By Gord Wainman of The Free Press

 Smoke billows from a Pondview Road home where a London woman lost her life Sunday morning. A firefighter, wearing a mask, prepares to enter the house. Audrey McCallum’s body was found in the bedroom.

Smoke billows from a Pondview Road home where a London woman lost her life Sunday morning. A firefighter, wearing a mask, prepares to enter the house. Audrey McCallum’s body was found in the bedroom.

A London spinster died about dawn Sunday in a long-smouldering fire in her 1134 Pondview Rd., home.

It was the first serious call on the dial 911 emergency telephone system which officials said had been operating like clockwork since it began eight hours earlier.
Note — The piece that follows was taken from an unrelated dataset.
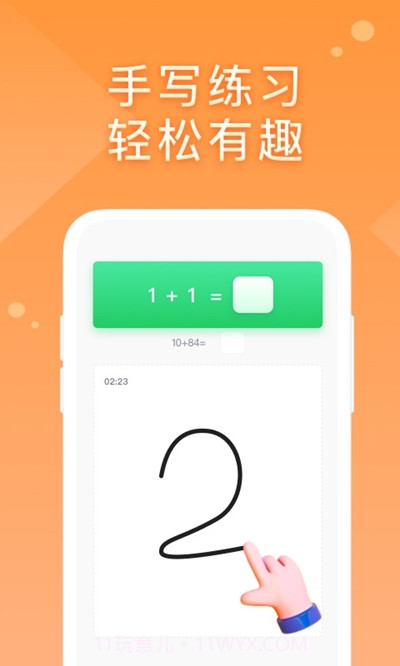 途途AI口算截图1 途途AI口算截图1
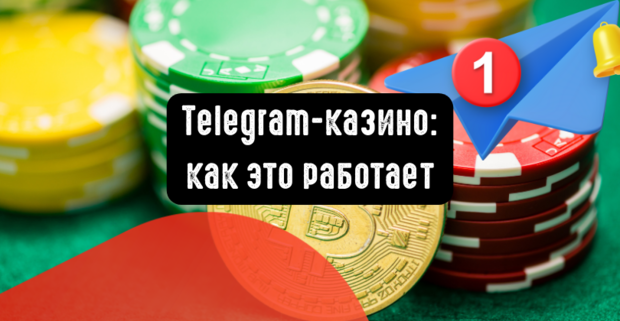 Telegram-казино: как это работает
But the call came too late to save Audrey McCallum, 60, who had lived alone with cats in the ranch-style home for about 15 years.

“I’m sure she’s in there,” said next-door neighbor Doug Smith as firemen searched feverishly for the woman in the intense heat and smoke inside the home. “She always tells us when she going out and asks us to look after her cats.”

“Damn. . . damn,” he cursed when a fireman called from inside that he’d found the woman’s body huddled in the corner of her bedroom.

The Smiths were awakened just before 8 a.m., by another neighbor, Walter Lunick, who spotted smoke billowing out of the chimney of the McCallum home.

“I hammered on the Smith’s door and yelled for them to call 911,” the new emergency telephone number to police and fire dispatchers.

Doris Smith dialed the number as her husband rushed out of the house shirtless to assist Mr. Lunick at the burning home.

“I dialed . . . a voice came on . . . I said there was a fire . . . the man said ‘I’ll connect you to the fire dispatcher,’ and that was it,” said Mrs. Smith.

“I guess this was the first serious emergency call on the new system,” said police Sgt. John Wood. “I got the address . . . I knew it was a fire . . . I put it over to fire dispatcher Mike Doan then dispatched three police cars . . . “

Three fire companies responded to the alarm, and Thames Valley Ambulance dispatched an ambulance. The emergency headquarters is at the new police station at Dundas and Adelaide Streets.

Walter Lunick failed in attempt to enter house.

Walter Lunick failed in attempt to enter house.

“I spotted the smoke about five minutes to eight as I was about to take my sister to the airport,” said Mr. Lunick who lives at 1139 Pondview Rd. Police and fire dispatchers recorded the call had been received at 7:53 a.m.

As the emergency machinery was set in motion, Mr. Lunick and Mr. Smith rushed to the McCallum home.

“I put my hand on the parlor window, and was it hot,” said Mr. Lunick. “Doug (Smith) and I

pushed the car out of the garage because we were worried about the oil tank (for the furnace) exploding.”

“I smashed in the door to the house leading from the garage . . . the smoke was intense and hot . . . I just got in a few feet and I couldn’t breathe.”

Constable Herb Frew arrived within minutes, said Mr. Lunick, “and he smashed in the front door but was also driven back.”

Firemen then arrived and several with oxygen masks entered the bedroom through a window, but the smoke was so thick they couldn’t see anything.

Then, firefighter Wayne Littleton crashed through the bedroom floor to the basement landing on his back.

“I only got scrapes and bruises, but the floor just gave way,” he said.

District Chief Frank Fieldhouse said the floor joints under four of the rooms had burned through. One fireman said some of the burned wood was “just like powder”.

One of Miss McCallum’s cats was found almost immediately, then two smouldering mattresses were thrown into the backyard.

As the smoke started to clear, the body of Miss McCallum was found.

Cause of the fire was still being investigated today but Coroner Dr. Bev Robinson said he doubts if there will be an inquest.